(Séoul) Le secrétaire d’État américain Antony Blinken a dénoncé jeudi les liens militaires « croissants et dangereux » entre Pyongyang et Moscou, à l’issue d’une visite en Corée du Sud.

« Nous partageons de profondes inquiétudes concernant la coopération militaire croissante et dangereuse de la Corée du Nord avec la Russie », a déclaré M. Blinken lors d’une conférence de presse avec son homologue sud-coréen, Park Jin, en clôture de sa visite.  

Le diplomate américain a également appelé la Chine à utiliser son influence pour prévenir tout « comportement dangereux » de Pyongyang, tels que ses essais de missiles interdits.  

La Corée du Nord et son rapprochement avec la Russie, avec le risque de voir Pyongyang aider Moscou dans sa guerre en Ukraine en échange de technologies spatiales, figure en tête des préoccupations de Séoul et Washington, proches alliés.  

La guerre entre Israël et le Hamas a également été évoquée lors des rencontres de M. Blinken avec de hauts responsables sud-coréens jeudi, notamment avec le président Yoon Suk Yeol.  Le chef de la diplomatie américaine a remercié ce dernier pour la « promesse de la République de Corée de livrer de l’aide humanitaire au peuple de Gaza ».  

Plus tôt jeudi, il a rencontré le conseiller à la sécurité nationale Cho Tae-yong, saluant l’engagement de Séoul à aider l’Ukraine. Les deux hommes ont condamné l’envoi par Pyongyang d’armes à la Russie pour soutenir son effort de guerre.  

Antony Bliken est arrivé mercredi soir en provenance du Japon, où il a assisté à une réunion des ministres des Affaires étrangères du G7, après une tournée marathon au Moyen-Orient.

Un million d’obus

La menace nord-coréenne apparaît croissante depuis le voyage en septembre en Extrême-Orient russe du dirigeant nord-coréen Kim Jong-un, qui y a rencontré le président russe Vladimir Poutine.

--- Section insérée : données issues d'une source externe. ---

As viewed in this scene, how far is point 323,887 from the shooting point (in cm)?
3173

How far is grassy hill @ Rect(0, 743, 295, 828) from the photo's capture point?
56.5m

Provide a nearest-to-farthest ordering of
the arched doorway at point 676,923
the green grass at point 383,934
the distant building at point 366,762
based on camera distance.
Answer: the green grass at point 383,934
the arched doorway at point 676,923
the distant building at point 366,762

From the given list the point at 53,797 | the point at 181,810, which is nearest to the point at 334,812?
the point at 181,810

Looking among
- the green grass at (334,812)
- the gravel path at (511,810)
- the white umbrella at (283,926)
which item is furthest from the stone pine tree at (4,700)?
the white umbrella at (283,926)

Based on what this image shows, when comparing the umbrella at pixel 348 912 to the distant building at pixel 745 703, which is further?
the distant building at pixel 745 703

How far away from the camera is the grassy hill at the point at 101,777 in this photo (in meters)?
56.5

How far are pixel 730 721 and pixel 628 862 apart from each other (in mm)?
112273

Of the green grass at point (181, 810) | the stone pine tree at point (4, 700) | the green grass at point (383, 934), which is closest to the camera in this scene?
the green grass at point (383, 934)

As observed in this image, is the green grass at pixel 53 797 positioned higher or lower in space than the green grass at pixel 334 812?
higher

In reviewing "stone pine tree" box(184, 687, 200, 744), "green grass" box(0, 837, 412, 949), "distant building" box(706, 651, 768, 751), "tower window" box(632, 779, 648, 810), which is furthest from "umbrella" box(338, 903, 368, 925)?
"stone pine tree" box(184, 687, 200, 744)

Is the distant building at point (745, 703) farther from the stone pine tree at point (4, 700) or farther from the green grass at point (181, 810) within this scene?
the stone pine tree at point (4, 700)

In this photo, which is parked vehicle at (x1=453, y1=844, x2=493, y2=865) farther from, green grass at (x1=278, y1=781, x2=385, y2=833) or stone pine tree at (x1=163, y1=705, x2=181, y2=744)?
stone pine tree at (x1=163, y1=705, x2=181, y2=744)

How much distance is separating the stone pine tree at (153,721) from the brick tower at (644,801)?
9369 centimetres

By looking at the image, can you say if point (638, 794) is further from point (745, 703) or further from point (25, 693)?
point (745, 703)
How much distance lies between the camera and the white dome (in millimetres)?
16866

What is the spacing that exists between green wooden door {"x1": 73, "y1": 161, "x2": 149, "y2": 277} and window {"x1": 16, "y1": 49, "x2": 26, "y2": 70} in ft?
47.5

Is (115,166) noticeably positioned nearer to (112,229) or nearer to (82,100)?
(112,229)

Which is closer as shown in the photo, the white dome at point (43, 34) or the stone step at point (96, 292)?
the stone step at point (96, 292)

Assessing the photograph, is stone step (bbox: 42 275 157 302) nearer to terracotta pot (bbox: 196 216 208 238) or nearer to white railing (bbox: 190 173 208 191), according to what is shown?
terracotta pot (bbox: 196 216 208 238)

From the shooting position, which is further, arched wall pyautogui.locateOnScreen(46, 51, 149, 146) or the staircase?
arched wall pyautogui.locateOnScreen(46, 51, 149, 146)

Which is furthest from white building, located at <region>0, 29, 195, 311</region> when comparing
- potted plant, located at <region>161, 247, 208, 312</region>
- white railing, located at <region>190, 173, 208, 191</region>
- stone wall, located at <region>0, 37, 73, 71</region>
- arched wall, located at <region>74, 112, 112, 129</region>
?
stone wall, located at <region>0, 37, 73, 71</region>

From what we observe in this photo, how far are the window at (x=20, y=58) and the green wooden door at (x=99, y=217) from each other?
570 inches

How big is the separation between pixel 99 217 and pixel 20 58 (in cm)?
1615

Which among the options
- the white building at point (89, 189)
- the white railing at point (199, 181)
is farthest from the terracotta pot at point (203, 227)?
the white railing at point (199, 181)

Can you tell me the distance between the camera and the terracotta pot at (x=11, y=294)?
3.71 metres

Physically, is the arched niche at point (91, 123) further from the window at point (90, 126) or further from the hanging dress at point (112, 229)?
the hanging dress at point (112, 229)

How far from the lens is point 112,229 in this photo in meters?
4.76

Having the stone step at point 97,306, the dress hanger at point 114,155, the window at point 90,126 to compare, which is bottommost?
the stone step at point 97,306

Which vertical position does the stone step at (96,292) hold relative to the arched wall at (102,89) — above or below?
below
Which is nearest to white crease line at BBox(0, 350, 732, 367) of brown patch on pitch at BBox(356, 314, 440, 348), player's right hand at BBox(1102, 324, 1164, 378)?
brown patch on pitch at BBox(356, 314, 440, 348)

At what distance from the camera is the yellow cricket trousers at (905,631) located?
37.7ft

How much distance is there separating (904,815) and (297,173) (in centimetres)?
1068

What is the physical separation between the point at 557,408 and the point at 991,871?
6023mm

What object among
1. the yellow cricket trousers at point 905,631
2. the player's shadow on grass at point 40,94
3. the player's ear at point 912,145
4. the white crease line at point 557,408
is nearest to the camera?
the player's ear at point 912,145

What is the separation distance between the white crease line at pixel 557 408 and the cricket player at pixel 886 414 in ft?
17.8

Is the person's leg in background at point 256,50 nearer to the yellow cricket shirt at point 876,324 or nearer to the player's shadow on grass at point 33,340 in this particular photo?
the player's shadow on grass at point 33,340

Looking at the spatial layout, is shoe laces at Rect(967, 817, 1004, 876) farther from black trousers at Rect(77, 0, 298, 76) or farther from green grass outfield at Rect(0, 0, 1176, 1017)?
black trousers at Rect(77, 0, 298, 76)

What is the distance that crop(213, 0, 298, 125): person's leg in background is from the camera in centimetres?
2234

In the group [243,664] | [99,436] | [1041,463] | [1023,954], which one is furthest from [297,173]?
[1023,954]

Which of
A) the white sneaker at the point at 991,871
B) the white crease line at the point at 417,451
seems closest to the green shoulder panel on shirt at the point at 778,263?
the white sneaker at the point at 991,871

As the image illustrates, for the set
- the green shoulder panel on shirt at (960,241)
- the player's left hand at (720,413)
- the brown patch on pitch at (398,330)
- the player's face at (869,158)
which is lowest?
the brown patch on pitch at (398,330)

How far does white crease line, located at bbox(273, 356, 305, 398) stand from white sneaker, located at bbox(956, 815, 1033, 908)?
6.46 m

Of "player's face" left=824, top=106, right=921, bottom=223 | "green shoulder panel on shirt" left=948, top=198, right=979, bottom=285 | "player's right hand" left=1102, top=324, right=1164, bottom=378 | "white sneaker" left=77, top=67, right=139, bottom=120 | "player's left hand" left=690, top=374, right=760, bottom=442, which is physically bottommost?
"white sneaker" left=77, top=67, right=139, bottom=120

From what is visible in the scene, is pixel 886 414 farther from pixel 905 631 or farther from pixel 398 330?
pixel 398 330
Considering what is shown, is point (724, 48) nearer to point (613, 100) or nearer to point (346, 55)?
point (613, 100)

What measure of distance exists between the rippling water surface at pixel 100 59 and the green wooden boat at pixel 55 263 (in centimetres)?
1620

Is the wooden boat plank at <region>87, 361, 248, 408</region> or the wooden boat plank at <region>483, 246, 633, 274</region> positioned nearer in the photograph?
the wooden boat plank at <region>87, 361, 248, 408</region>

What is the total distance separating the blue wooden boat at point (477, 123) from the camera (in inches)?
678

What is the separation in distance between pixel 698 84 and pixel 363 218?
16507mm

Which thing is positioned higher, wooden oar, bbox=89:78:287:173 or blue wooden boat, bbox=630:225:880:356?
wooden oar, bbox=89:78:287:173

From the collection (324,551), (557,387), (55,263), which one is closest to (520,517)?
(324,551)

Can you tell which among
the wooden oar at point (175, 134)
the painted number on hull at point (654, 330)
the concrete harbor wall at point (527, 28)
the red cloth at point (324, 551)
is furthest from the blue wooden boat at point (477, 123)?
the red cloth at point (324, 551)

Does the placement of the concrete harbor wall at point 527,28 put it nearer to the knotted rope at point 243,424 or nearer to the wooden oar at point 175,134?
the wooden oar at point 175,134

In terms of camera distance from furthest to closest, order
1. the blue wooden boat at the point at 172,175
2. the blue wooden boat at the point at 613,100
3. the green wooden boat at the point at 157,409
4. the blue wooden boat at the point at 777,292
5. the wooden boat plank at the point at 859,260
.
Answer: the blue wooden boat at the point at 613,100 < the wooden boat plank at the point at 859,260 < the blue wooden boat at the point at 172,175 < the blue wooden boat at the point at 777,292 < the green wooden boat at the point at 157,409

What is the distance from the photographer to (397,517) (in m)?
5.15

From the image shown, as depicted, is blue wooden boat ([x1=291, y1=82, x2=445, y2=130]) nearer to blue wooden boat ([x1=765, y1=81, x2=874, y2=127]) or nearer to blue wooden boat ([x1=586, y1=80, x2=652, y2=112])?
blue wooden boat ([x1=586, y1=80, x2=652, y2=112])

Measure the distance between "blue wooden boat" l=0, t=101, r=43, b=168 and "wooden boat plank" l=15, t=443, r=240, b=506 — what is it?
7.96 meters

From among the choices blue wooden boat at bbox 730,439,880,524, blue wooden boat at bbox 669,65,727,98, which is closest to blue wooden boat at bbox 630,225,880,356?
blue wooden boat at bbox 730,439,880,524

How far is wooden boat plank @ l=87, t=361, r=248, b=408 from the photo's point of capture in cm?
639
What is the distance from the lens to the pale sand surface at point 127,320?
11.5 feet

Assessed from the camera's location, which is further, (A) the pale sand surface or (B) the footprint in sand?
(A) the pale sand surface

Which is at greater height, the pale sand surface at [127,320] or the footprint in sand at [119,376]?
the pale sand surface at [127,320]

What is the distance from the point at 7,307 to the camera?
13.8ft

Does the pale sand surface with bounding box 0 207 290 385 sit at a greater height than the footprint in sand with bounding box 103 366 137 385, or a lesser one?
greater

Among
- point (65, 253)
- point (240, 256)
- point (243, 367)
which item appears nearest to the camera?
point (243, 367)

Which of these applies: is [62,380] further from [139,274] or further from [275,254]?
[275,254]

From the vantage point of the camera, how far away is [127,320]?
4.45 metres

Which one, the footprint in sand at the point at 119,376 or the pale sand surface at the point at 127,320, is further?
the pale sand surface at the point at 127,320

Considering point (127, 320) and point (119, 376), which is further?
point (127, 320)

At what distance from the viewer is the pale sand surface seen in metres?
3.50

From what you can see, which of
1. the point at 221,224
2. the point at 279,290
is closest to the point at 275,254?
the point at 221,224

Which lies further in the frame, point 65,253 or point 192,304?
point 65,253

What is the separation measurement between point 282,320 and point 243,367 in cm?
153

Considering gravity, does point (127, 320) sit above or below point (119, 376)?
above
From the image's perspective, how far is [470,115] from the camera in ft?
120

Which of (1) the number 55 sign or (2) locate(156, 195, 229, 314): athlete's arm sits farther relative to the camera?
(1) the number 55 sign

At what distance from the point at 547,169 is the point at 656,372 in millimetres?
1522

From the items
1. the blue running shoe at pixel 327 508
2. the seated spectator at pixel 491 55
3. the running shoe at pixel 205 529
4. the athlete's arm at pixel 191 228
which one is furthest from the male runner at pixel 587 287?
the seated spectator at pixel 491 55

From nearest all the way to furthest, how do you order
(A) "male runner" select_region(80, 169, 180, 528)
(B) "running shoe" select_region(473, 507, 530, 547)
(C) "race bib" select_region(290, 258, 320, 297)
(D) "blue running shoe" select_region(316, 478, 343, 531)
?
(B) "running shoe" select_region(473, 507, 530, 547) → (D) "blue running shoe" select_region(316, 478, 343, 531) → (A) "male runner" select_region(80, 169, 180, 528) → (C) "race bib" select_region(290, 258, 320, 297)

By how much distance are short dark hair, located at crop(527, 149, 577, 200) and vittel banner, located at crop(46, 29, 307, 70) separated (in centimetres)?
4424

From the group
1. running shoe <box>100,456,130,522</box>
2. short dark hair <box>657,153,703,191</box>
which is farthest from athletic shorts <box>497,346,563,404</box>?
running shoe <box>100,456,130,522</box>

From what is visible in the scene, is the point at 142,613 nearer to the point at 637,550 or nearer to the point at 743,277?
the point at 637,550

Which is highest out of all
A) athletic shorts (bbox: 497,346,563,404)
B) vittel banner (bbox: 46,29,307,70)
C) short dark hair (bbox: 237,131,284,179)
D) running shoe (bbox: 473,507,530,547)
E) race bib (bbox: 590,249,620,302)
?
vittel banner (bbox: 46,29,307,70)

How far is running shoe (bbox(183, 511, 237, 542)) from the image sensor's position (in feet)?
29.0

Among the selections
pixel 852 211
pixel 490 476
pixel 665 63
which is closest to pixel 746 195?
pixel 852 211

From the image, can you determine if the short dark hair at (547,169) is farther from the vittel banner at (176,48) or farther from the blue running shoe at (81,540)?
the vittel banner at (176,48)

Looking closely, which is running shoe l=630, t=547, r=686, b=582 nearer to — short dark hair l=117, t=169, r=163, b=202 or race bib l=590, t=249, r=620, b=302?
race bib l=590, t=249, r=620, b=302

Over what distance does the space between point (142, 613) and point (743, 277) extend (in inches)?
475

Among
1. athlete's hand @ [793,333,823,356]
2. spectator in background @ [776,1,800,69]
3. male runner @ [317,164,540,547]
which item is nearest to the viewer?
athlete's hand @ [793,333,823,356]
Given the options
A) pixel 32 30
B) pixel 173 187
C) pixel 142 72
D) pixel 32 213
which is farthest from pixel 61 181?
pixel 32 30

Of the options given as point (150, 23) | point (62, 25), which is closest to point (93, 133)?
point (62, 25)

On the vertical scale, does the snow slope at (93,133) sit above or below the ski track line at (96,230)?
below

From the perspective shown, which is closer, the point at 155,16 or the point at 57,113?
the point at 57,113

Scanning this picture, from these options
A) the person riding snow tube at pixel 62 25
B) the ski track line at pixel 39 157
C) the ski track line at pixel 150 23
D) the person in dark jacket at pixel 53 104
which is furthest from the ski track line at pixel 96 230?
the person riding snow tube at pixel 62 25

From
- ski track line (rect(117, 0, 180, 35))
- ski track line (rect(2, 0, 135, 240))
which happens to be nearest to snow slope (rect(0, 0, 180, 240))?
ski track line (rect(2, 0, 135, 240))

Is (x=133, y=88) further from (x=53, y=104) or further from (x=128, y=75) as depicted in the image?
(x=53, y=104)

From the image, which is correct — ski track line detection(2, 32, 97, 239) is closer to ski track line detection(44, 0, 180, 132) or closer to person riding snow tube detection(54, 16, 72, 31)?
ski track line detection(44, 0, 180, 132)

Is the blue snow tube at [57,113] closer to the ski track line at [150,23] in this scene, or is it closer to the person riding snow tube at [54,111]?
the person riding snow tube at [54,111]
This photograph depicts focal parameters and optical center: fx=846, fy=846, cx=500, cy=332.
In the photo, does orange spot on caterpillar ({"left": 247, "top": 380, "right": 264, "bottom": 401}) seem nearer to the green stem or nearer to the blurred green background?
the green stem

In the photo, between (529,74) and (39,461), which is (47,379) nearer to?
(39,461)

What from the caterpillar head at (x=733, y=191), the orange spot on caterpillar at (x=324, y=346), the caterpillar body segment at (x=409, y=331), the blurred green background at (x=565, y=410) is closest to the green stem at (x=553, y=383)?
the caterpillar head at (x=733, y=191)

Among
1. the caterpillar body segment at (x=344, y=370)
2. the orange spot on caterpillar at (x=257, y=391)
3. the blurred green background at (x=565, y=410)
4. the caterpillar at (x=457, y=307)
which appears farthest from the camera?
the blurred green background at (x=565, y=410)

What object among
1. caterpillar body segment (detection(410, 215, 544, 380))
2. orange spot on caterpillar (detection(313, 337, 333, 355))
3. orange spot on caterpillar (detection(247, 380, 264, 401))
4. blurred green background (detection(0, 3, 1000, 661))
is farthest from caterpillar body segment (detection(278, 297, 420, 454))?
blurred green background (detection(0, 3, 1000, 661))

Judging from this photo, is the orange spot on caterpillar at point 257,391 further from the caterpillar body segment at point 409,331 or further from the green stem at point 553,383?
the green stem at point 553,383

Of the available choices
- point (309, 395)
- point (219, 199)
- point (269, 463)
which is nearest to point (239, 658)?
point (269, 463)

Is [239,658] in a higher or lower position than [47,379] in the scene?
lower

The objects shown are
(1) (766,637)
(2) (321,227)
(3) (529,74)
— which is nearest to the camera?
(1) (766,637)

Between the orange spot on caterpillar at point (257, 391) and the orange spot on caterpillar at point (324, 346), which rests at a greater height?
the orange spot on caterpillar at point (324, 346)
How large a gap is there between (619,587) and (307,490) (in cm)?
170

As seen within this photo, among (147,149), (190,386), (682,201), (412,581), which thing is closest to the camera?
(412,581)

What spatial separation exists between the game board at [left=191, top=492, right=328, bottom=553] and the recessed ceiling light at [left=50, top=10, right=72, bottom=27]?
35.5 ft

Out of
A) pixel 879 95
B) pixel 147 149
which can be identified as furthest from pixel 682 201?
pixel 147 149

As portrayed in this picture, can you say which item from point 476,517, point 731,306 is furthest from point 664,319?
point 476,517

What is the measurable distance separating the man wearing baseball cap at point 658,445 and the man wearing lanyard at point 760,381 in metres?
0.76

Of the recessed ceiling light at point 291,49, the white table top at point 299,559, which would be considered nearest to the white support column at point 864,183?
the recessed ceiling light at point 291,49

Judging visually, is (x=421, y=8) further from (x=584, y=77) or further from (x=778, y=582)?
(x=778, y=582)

Cette rencontre a été suivie de plusieurs livraisons d’armement, selon Séoul, qui estime que la Corée du Nord a fourni un million d’obus à la Russie pour sa guerre en Ukraine, en échange de savoir-faire en matière de technologies spatiales.

Moscou a jugé ces affirmations « sans preuve ».

Selon les analystes, il existe un chevauchement technologique important entre les capacités de lancement dans l’espace et le développement de missiles balistiques intercontinentaux (ICBM), dont Pyongyang s’est vu interdire l’utilisation en vertu de multiples sanctions des Nations unies.

Satellite-espion

Depuis un an, la Corée du Nord a procédé à un nombre record d’essais de missiles et d’autres armes, en dépit des sanctions internationales. Elle a également déclaré « irréversible » son statut de puissance nucléaire.

« Compte tenu de la coopération renouvelée entre la Corée du Nord et la Russie, la Corée du Sud veut, à juste titre, que les États-Unis lui réaffirment leur soutien et leur engagement à respecter les sanctions de l’ONU. Cette visite est conçue à cette fin », a expliqué à l’AFP Benjamin A. Engel, professeur à l’Université nationale de Séoul.

Alliées historiques, la Russie et la Corée du Nord font toutes deux l’objet de lourdes sanctions internationales : Moscou pour son invasion de l’Ukraine et Pyongyang pour ses essais d’armes nucléaires.

La Corée du Nord cherche à mettre en orbite un satellite militaire espion, mais deux tentatives en ce sens ont échoué cette année. Séoul estime que la troisième tentative, actuellement en préparation, pourrait réussir grâce à l’aide de Moscou.

La visite de M. Blinken en Corée du Sud sera suivie de celle du ministre américain de la Défense, Lloyd Austin, pour réaffirmer la coopération militaire entre les deux pays.

En octobre, un bombardier américain B-52 capable de transporter des bombes atomiques a effectué une rare mission en Corée du Sud, moins d’une semaine après la visite dans un port sud-coréen du porte-avions à propulsion nucléaire USS Ronald Reagan.  

Les États-Unis cherchent aussi à resserrer leur alliance « triangulaire » avec la Corée du Sud et le Japon, pour se renforcer dans l’Asie-Pacifique face à la menace nord-coréenne, mais aussi répondre à la montée en puissance de la Chine.

La Corée du Sud, un exportateur d’armes majeur, devrait également subir des pressions de la part de Washington pour aider davantage l’Ukraine. Séoul s’en tient jusqu’à présent à une doctrine de longue date qui lui interdit de vendre des armes à des pays en guerre.